Here’s the pricing structure for Standard ElasticPools
The closest match to the 4x Single Instance S1’s with 80 DTUs is is the 100 eDTU pool which costs almost double at $224.75 per month and comes with a smaller 100GB max for each DB, however the tradeoff is each DB can now access up to the full 100 EDTUs. If we need custom DB’s for the application we can add them into the pool at no extra cost.
So, it’s kind of a decision of paying extra for flexibility and more performance with ElasticPools vs lower cost and performance limitations with single instances. As you know, Premium is even more expensive but what about Premium RS with ElasticPools?
Microsoft mentions a lower SLA but doesn’t actually define it. This tech is in preview, so I’m expecting when it’s GA, an SLA will be announced. But, I’d be surprised if it’s lower than 99.9 percent, which for the most part I’d say is acceptable for many customers.
So, what does a 125 eDTU Pool cost exactly?
$55 per month more than Single Instances but we now have even more performance, the main trade off being we now have one Primary and one Secondary vs the four Secondary replicas in the other tiers. For the most part, I’d say we have a winner.
I’ve performed tests using a 250 eDTU ElasticPools with Sitecore and found with 2x DS3 v2 VM’s under a heavy load, Sitecore was performing similarly to using S3’s for Web and Master but at a lower cost and lower latencies. I even started a full smart publish during a jMeter load on the CD’s and found I maxed out at 245 eDTU’s across all 4 DB’s. Web was running around 125 eDTU’s at it’s peak, Analytics around 40 eDTU’s and MASTER around 80 eDTU’s finally core was mostly around 0 but with peaks up to 10 eDTU’s.
Note: my laptop recently died on me and I lost the benchmarks I had on my desktop folder (I know I know, I should of copied them to Cloud Storage) so I’m explaining this last part from memory.
As you can probably guess, I quite like Premium RS, so let’s discuss how you can estimate the amount of DTU’s you’ll need. Thankfully JUSTIN HENRIKSEN, an engineer at Microsoft, has figured a lot of the hard work out for you. Just follow the process laid out at http://dtucalculator.azurewebsites.net and it will explain what your average and peak DTU’s are from your own Sitecore environments.
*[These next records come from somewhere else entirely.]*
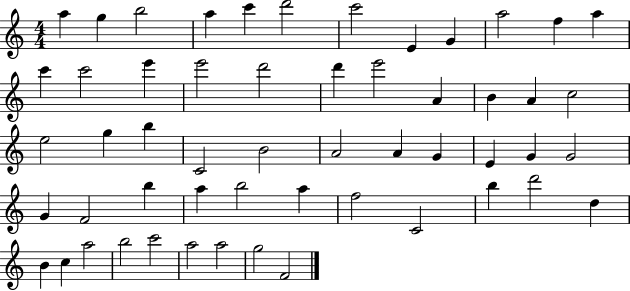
{
  \clef treble
  \numericTimeSignature
  \time 4/4
  \key c \major
  a''4 g''4 b''2 | a''4 c'''4 d'''2 | c'''2 e'4 g'4 | a''2 f''4 a''4 | \break c'''4 c'''2 e'''4 | e'''2 d'''2 | d'''4 e'''2 a'4 | b'4 a'4 c''2 | \break e''2 g''4 b''4 | c'2 b'2 | a'2 a'4 g'4 | e'4 g'4 g'2 | \break g'4 f'2 b''4 | a''4 b''2 a''4 | f''2 c'2 | b''4 d'''2 d''4 | \break b'4 c''4 a''2 | b''2 c'''2 | a''2 a''2 | g''2 f'2 | \break \bar "|."
}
I’ll wrap up with a few gotchas. If you’re using Azure SQL Single Instances in the Standard Tier, don’t use Azure SQL for Session State, you’re limited to 600 concurrent connections. Premium raises this limit to 30k but I’d personally say stick to Redis. I think that’s the reason the Managed Cloud Topologies I mentioned above use Redis and not Azure SQL for session state.
If you’re thinking of moving to Azure SQL, remember it’s 8.2 onwards only, so you’ll have issues if you try to use Azure SQL with 8.1 or below and it’s not supported by Sitecore with 8.1 or below.
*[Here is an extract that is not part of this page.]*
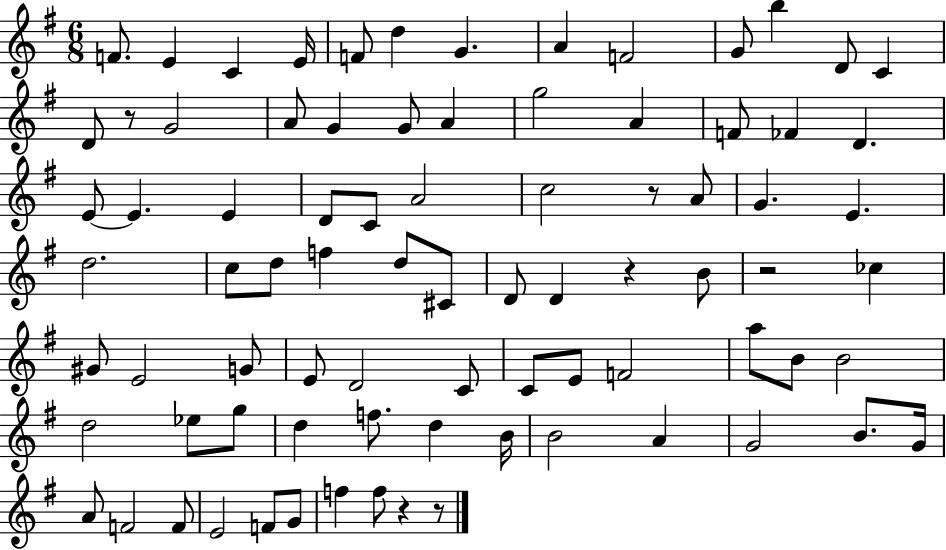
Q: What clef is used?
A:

You can restrict Azure SQL to only allow certain IP’s to access it, which works great for Sitecore hosted on VM’s, but for Sitecore on Azure PaaS using Azure WebApps, you won’t know the CD IP addresses if you’ve got Autoscale enabled, so there’s a challenge there to figure out. You could lock it down to the Azure Public IP Address ranges but that’s a very wide range and other Azure customers would still be allowed to try and connect to Azure SQL. The databases are however username and password protected, so using a system generated username and password is highly recommended to avoid brute force attacks.
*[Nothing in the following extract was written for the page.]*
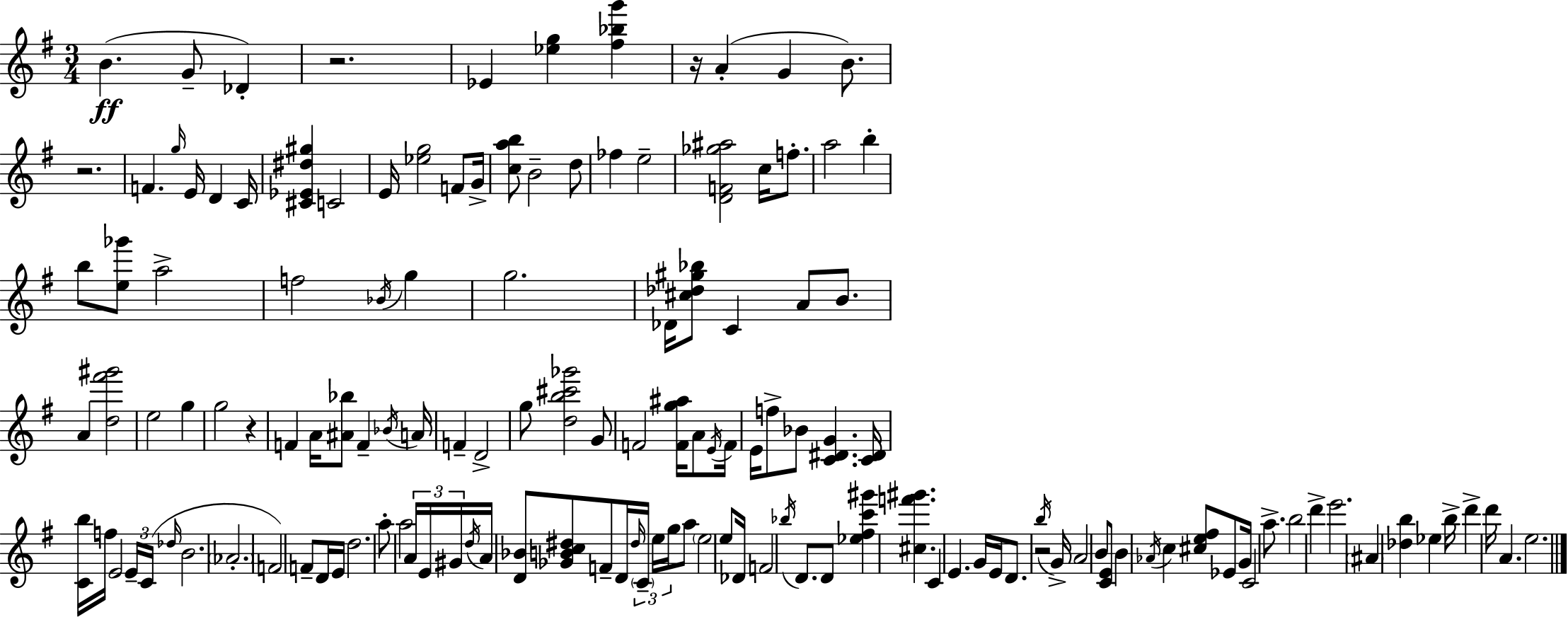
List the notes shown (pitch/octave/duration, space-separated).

B4/q. G4/e Db4/q R/h. Eb4/q [Eb5,G5]/q [F#5,Bb5,G6]/q R/s A4/q G4/q B4/e. R/h. F4/q. G5/s E4/s D4/q C4/s [C#4,Eb4,D#5,G#5]/q C4/h E4/s [Eb5,G5]/h F4/e G4/s [C5,A5,B5]/e B4/h D5/e FES5/q E5/h [D4,F4,Gb5,A#5]/h C5/s F5/e. A5/h B5/q B5/e [E5,Gb6]/e A5/h F5/h Bb4/s G5/q G5/h. Db4/s [C#5,Db5,G#5,Bb5]/e C4/q A4/e B4/e. A4/q [D5,F#6,G#6]/h E5/h G5/q G5/h R/q F4/q A4/s [A#4,Bb5]/e F4/q Bb4/s A4/s F4/q D4/h G5/e [D5,B5,C#6,Gb6]/h G4/e F4/h [F4,G5,A#5]/s A4/e E4/s F4/s E4/s F5/e Bb4/e [C4,D#4,G4]/q. [C4,D#4]/s [C4,B5]/s F5/s E4/h E4/s C4/s Db5/s B4/h. Ab4/h. F4/h F4/e D4/s E4/s D5/h. A5/e A5/h A4/s E4/s G#4/s D5/s A4/s [D4,Bb4]/e [Gb4,B4,C5,D#5]/e F4/e D4/s D#5/s C4/s E5/s G5/s A5/e E5/h E5/e Db4/s F4/h Bb5/s D4/e. D4/e [Eb5,F#5,C6,G#6]/q [C#5,F6,G#6]/q. C4/q E4/q. G4/s E4/s D4/e. R/h B5/s G4/s A4/h B4/e [C4,E4]/e B4/q Ab4/s C5/q [C#5,E5,F#5]/e Eb4/e G4/s C4/h A5/e. B5/h D6/q E6/h. A#4/q [Db5,B5]/q Eb5/q B5/s D6/q D6/s A4/q. E5/h.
Finally you might need to refactor some code if you’re hitting SQL a lot with your Sitecore solution. One approach I’ve noticed is to index the data with a search engine and query that instead. If you schedule the indexing to run during off peak hours, you’ll mitigate impacting end user performance during peak hours and potentially be able to drop a Azure SQL pricing tier or two.
I suspect many customers can move to Azure SQL, but it does come with limitations. Above a 1000 eDTU Premium RS ElasticPool I suspect you’ll be better off with SQL Server, but for those where it is a good fit you can save a lot of money vs SQL Server.